While it’s easy to get started by running atticd
in monolithic mode, for production use it’s best to run different components of atticd
separately with --mode
:
-
api-server
: Stateless and can be replicated. -
garbage-collector
: Performs periodic garbage collection. Cannot be replicated.
Coming soon
As an early prototype, what Attic can do is fairly limited. Here are a few things that are on the way:
- Better error reporting
- Metrics
- A lot more tests
FAQs
Does it replace Cachix?
No, it does not. Cachix is an awesome product and the direct inspiration for the user experience of Attic. It works at a much larger scale than Attic and is a proven solution. Numerous open-source projects in the Nix community (including mine!) use Cachix to share publicly-available binaries.
Attic can be thought to provide a similar user experience at a much smaller scale (personal or team use).
What happens if a user uploads a path that is already in the global cache?
The user will still fully upload the path to the server because they have to prove possession of the file. The difference is that instead of having the upload streamed to the storage backend (e.g., S3), it’s only run through a hash function and discarded. Once the NAR hash is confirmed, a mapping is created to grant the local cache access to the global NAR. The global deduplication behavior is transparent to the client.
In the future, schemes to prove data possession without fully uploading the file may be supported.
What happens if a user uploads a path with incorrect/malicious metadata?
They will only pollute their own cache. Path metadata (store path, references, deriver, etc.) are associated with the local cache and the global cache only contains content-addressed NARs that are “context-free.”
How is authentication handled?
Authentication is done via signed JWTs containing the allowed permissions. Each instance of atticd --mode api-server
is stateless. This design may be revisited later, with option for a more stateful method of authentication.
On what granularity is deduplication done?
Global deduplication is done on two levels: NAR files and chunks. During an upload, the NAR file is split into chunks using the FastCDC algorithm. Identical chunks are only stored once in the storage backend. If an identical NAR exists in the Global NAR Store, chunking is skipped and the NAR is directly deduplicated.
During a download, atticd
reassembles the entire NAR from constituent chunks by streaming from the storage backend.

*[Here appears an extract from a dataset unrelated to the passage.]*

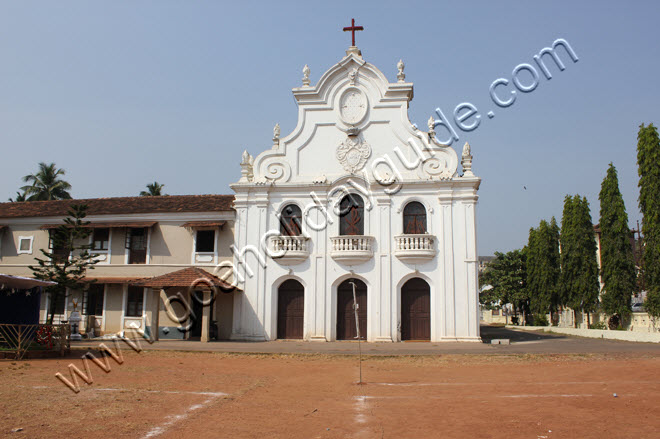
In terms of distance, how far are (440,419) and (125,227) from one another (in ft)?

Data chunking is optional and can be disabled entirely or for NARs smaller than a threshold. When chunking is disabled, all new NARs are uploaded as a single chunk and NAR-level deduplication is still in effect.

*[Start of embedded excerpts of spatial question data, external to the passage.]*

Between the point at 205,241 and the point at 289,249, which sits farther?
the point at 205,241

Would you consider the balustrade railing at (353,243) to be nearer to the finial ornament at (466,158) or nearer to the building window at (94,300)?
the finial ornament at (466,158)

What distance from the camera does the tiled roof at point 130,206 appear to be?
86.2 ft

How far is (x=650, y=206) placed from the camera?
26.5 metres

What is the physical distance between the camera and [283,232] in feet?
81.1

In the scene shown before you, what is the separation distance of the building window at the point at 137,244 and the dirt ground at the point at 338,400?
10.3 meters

How are you hosting your instance?
My personal instance is running on fly.io with database provided by neon.tech. The object storage service is Cloudflare R2 which has no egress fees.
How does the client do all the work?
I implemented an async Rust binding to the C++ libnixstore
which allows the client to compute closures, lookup path metadata, and stream NARs directly to the Attic server. It’s a bit hairy but hopefully with something like Tvix all of this won’t be necessary anymore.